My daughter started Hebrew School last week. She’s in kindergarten and will be learning the Jewish fundamentals—holidays, traditions, lifecycle events—all the good stuff. For me this is a huge deal—HUGE!—because I’m a Jewish educator. And now my daughter is old enough to finally be in Hebrew School, in a grade that I used to teach! It’s very surreal.
Just before the first day of school, we got an email from her teacher with that week’s essential question which would comprise the core of the curriculum. The teacher asked us to talk about the question with our children to help prepare them for the conversation in the classroom. The question was: What do I do that makes me Jewish?

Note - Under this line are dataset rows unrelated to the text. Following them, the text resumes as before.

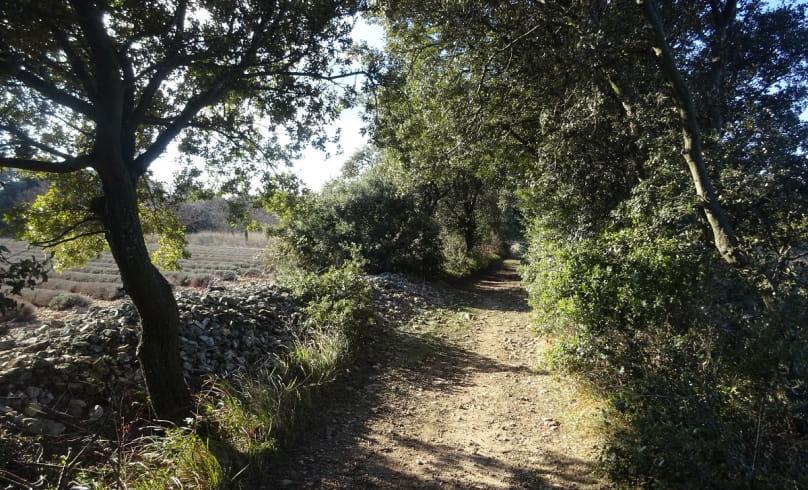 Entre Bois et Ravins
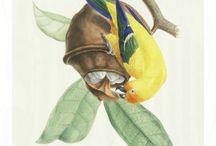 Oiseaux brillians de Brésil from Jean Théodore Descourtilz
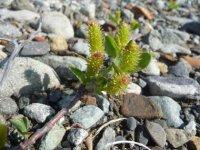 Salix setchelliana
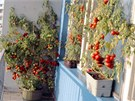 Takto se dají pěstovat v samozavlažovacích truhlících rajčata, pokud máte u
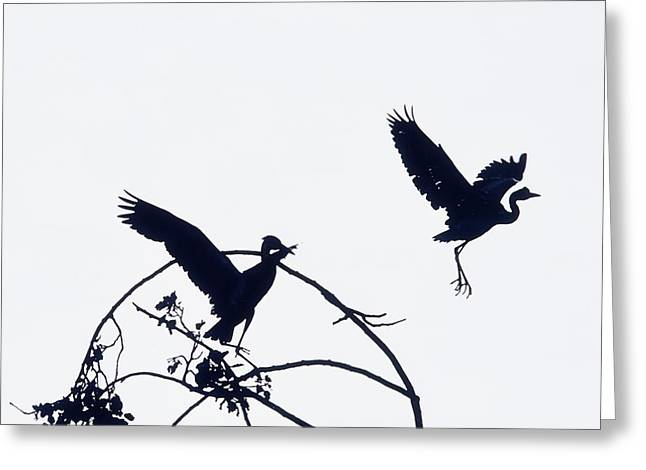 Aquatic Bird Greeting Cards - Herons In Flight Greeting Card by The Irish Image Collection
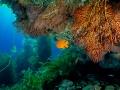 Kelp+gorgonie+garibaldi 381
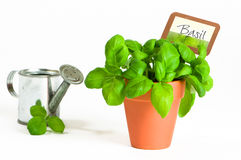 Basil Herb Royalty Free Stock Photo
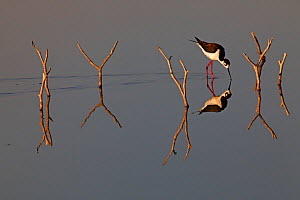 Black-necked stilt (Himantopus mexicanus) reflected in water, Xochimilco wetlands, Mexico City, March  -  Claudio  Contreras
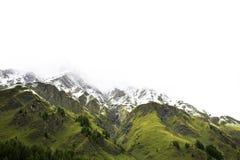 Foresta alpina dell'albero sulla montagna con le alpi più alte e catena montuosa più estesa in Samnaun un alto villaggio alpino Immagine Stock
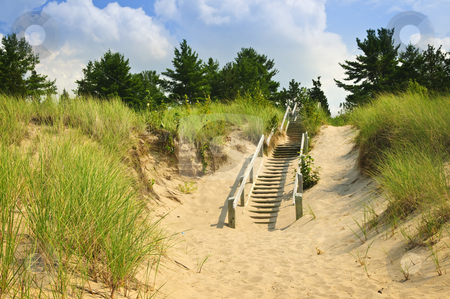 Wooden stairs over dunes at beach stock photo, Wooden stairs over dunes at beach. Pinery provincial park, Ontario Canada by Elena Elisseeva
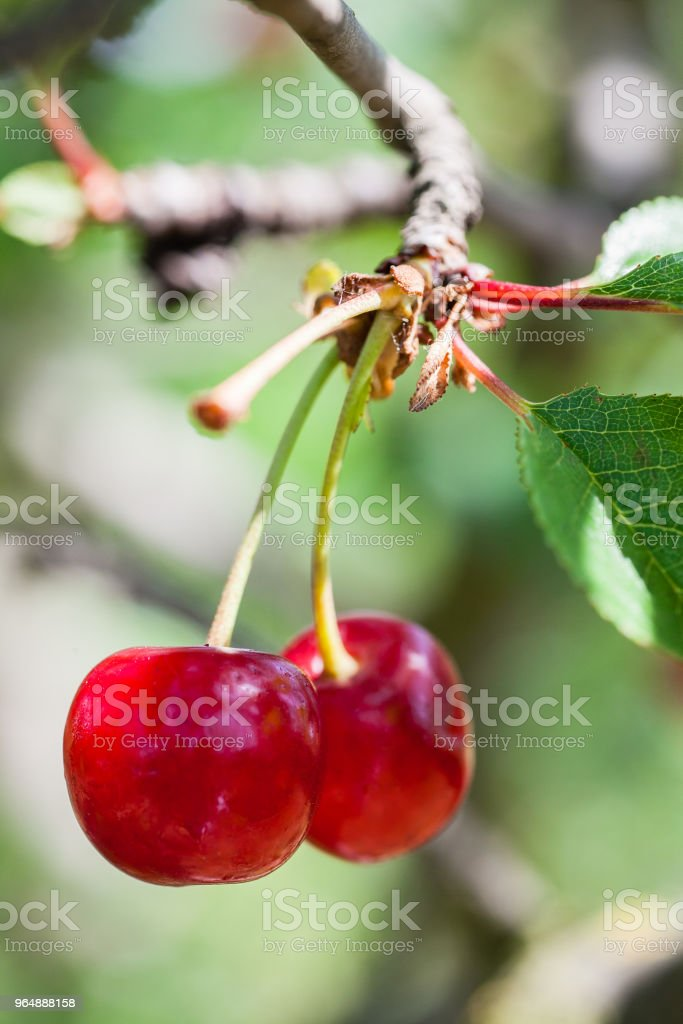 Red Cherries on Branches royalty-free stock photo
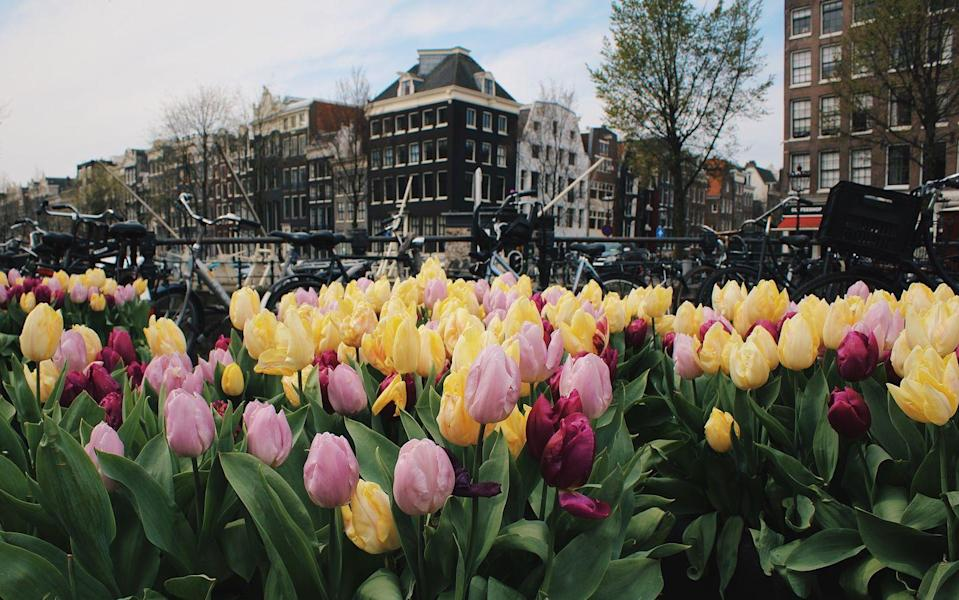 <p>Take in the pretty tulips on a stroll in the city</p>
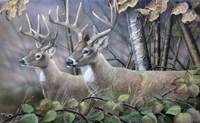 Blackberry Vines White Tail Deer Fine-Art Print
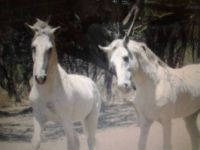 Marching for the Wild Horses & Burros. Sign up with Tina Wooten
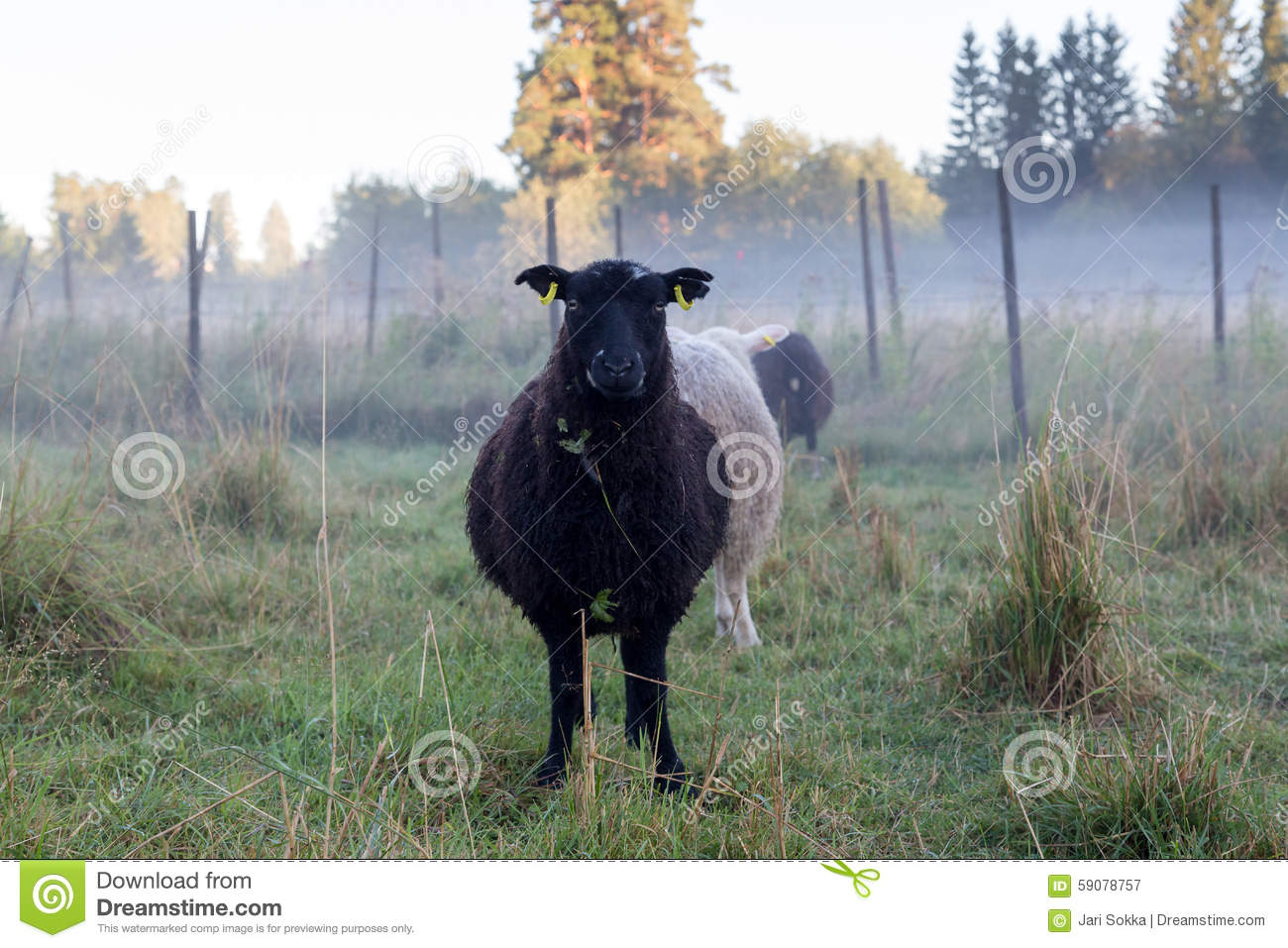 black sheep of the family example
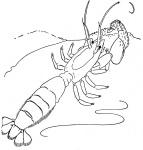 le-petite-crevette-marche-dans-le-fond-coloriage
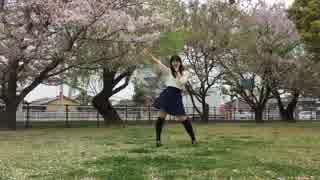 【初投稿】バタフライ・グラフィティ 踊っ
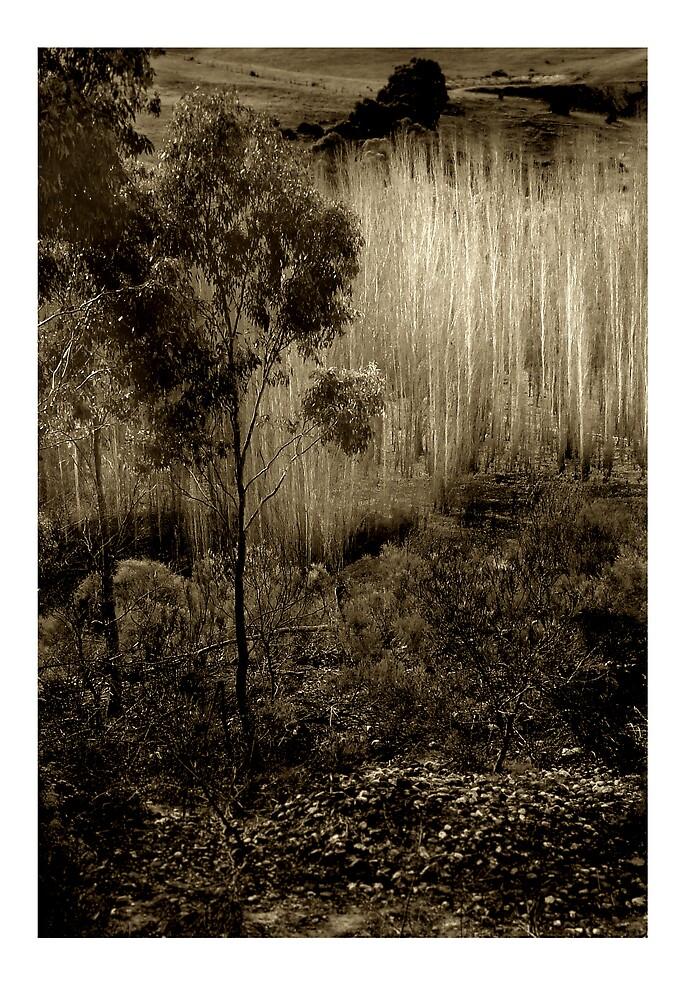 Poplars near Vaughan by Jeff Moorfoot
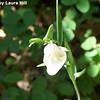 White Globe Lily (calochortus albus)
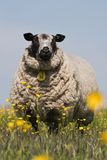Sheep standing and watching Stock Images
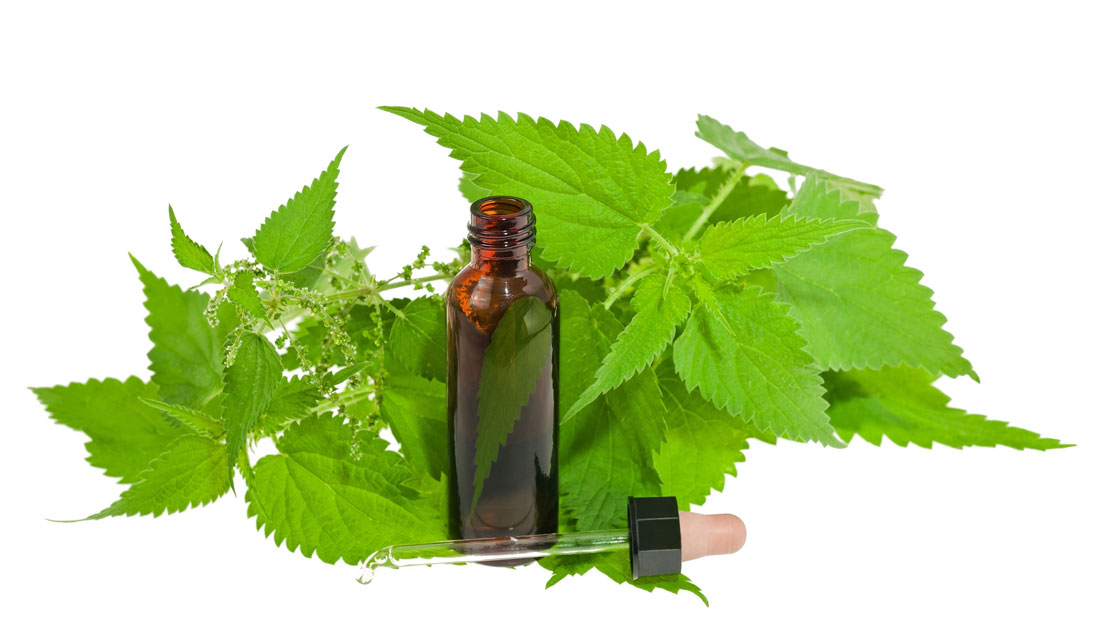 Concentrated nettle extract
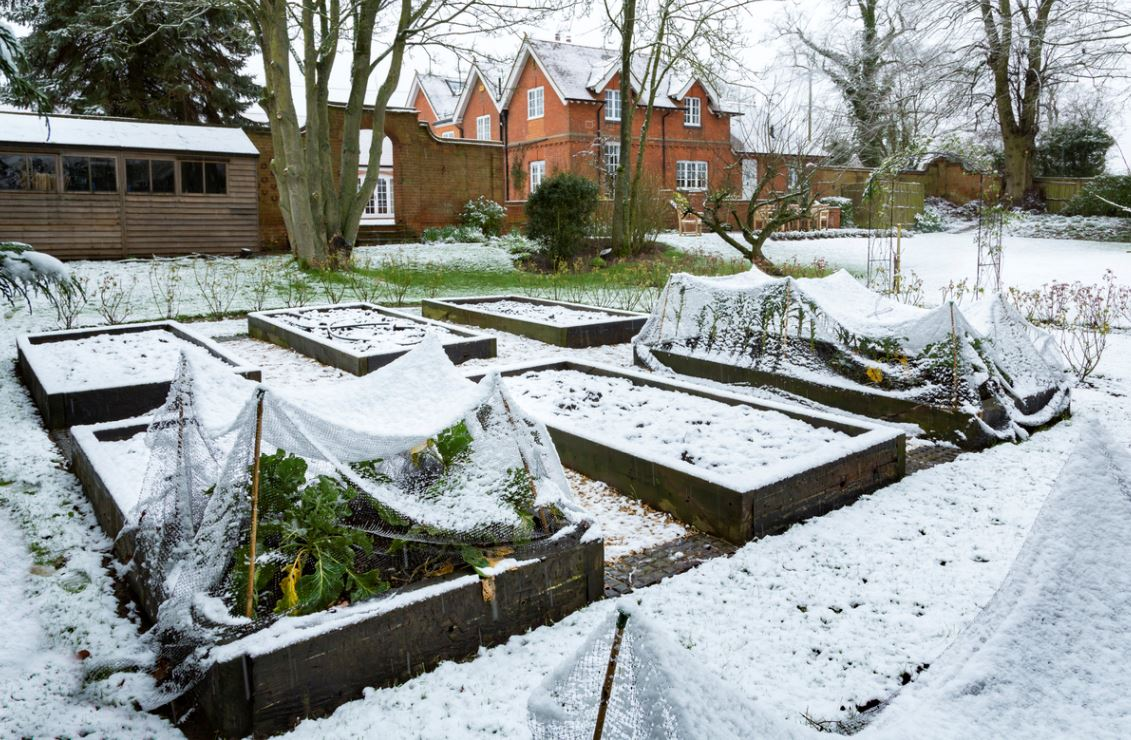Potager Hiver Neige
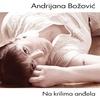 Couverture de l'album Na Krilima Andjela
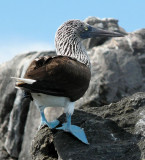 BIRD - BOOBY - BLUE-FOOTED BOOBY - SEA OF CORTEZ MEXICO.jpg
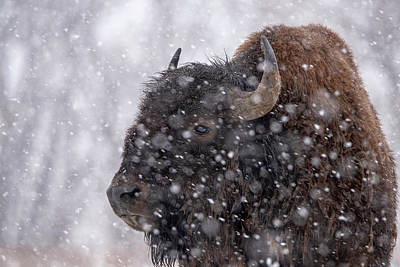 Photograph - Bison In Snow by Philip Rodgers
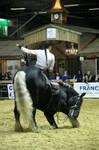 Horse show 03 by DameTenebra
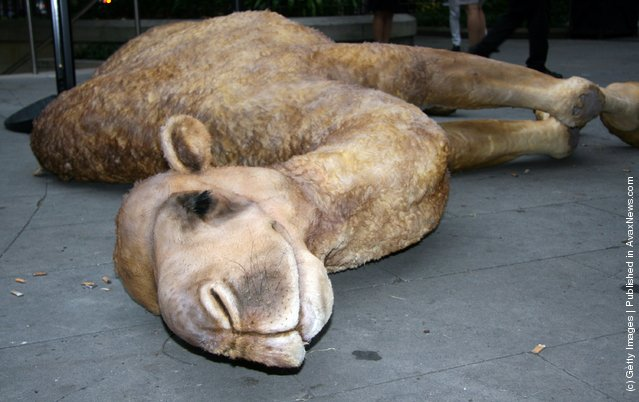 Passer inspects Camelot, a replica camel carcass simulating that used by adventurer Bear Grylls to shelter in the Sahara desert during an episode of the Discovery Channel's Man Vs. Wild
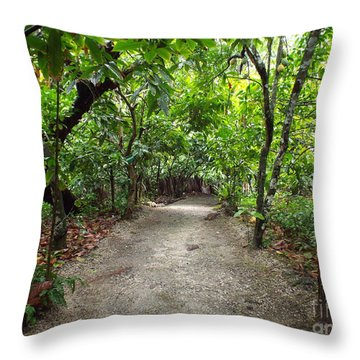 Rain Forest Road Throw Pillow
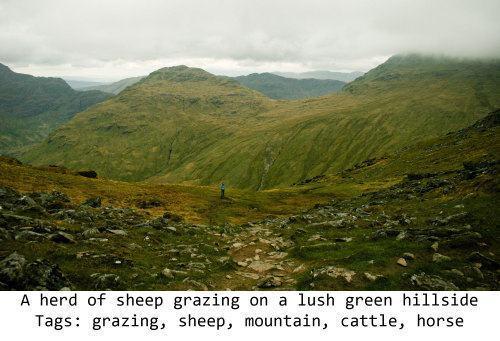 Foto de uma paisagem com a leitura algorítmica na legenda, em inglês.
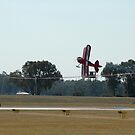 Pitts VH-UDP Ribbon Cut-Albury Airshow,NSW 2008  by muz2142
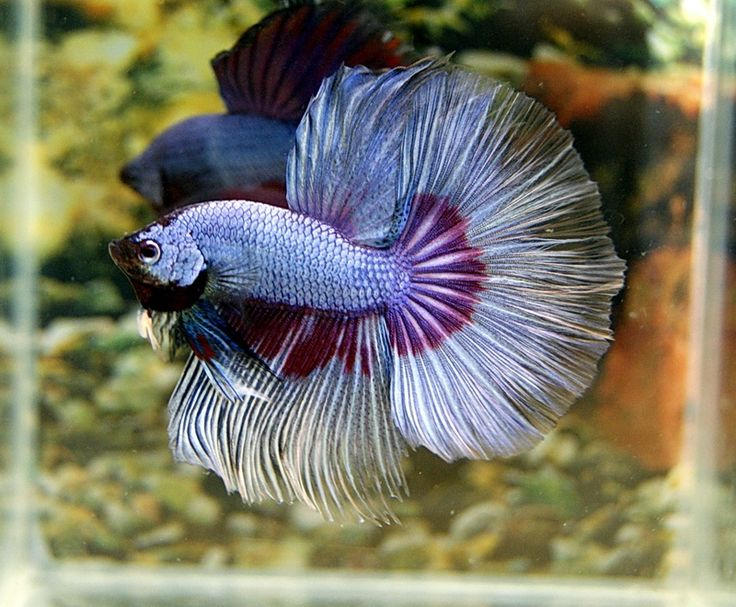 266 best images about betta fish on pinterest copper for Rare betta fish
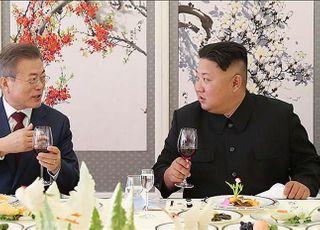 """청와대 """"문대통령-김정은, 최근 친서 교환"""""""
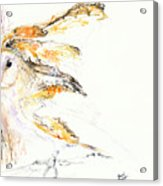 Barn Owl And Tree Acrylic Print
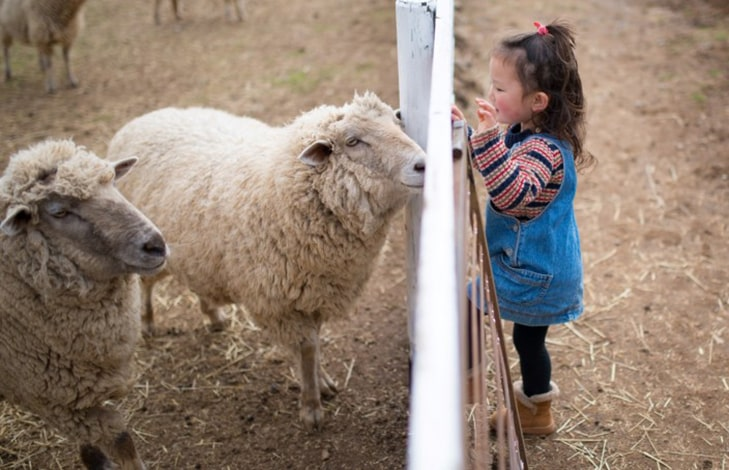 What happens when we honor farm animals as teachers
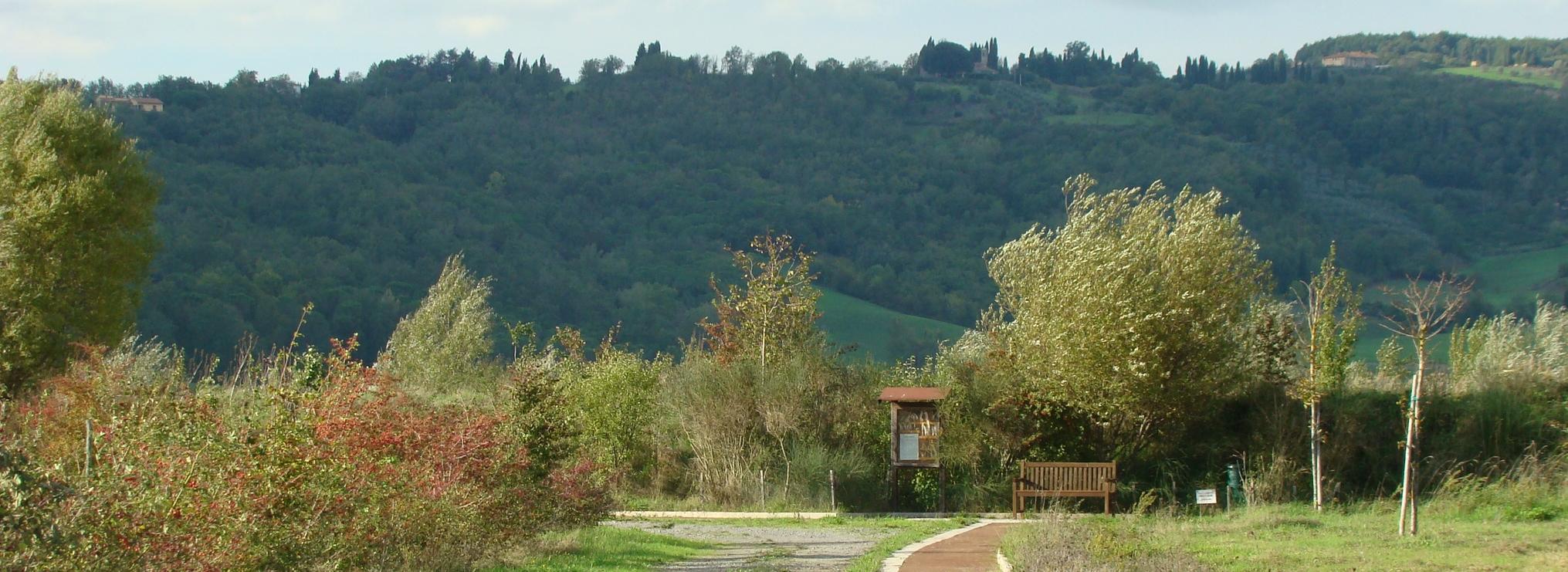 Panchina e pennario lungo il percorso naturalistico (di Giuliana Profeti)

It’s a perfect point to start a Jewish education. The idea of identifying what we already do that makes us Jewish is spot-on for introducing 5-year-olds to Jewish concepts and ideas. As an educator, I loved it. I was curious to see where my daughter would define her Judaism—would she talk about Shabbat time, our Friday night ritual? Or maybe how we go to Tot Shabbat regularly? Or even how Mommy runs programs for children at a synagogue, or how her preschool was part of our synagogue?
But when I asked my daughter the question, she had no answers for me. After a few um’s and uh’s, she said, “We take care of our family?” I pushed her a bit to answer a little more deeply, and her next response was, “We love each other?”
My daughter, who is being raised in a pretty Jewish household, had no idea what we do that makes us Jewish.
Which made me think for a moment. How does a 5-year-old define being Jewish?
She can’t. Because she has no other understanding of life besides being Jewish. To her, being Jewish is so pervasive that there’s no other way to explain things. She doesn’t know that her non-Jewish friends don’t celebrate Shabbat. Or that they don’t get monthly PJ Library books in the mail. She might know that her non-Jewish friends celebrate Christmas and us Jews celebrate Hanukkah—but beyond that, there’s no way for her to define the parameters to this question.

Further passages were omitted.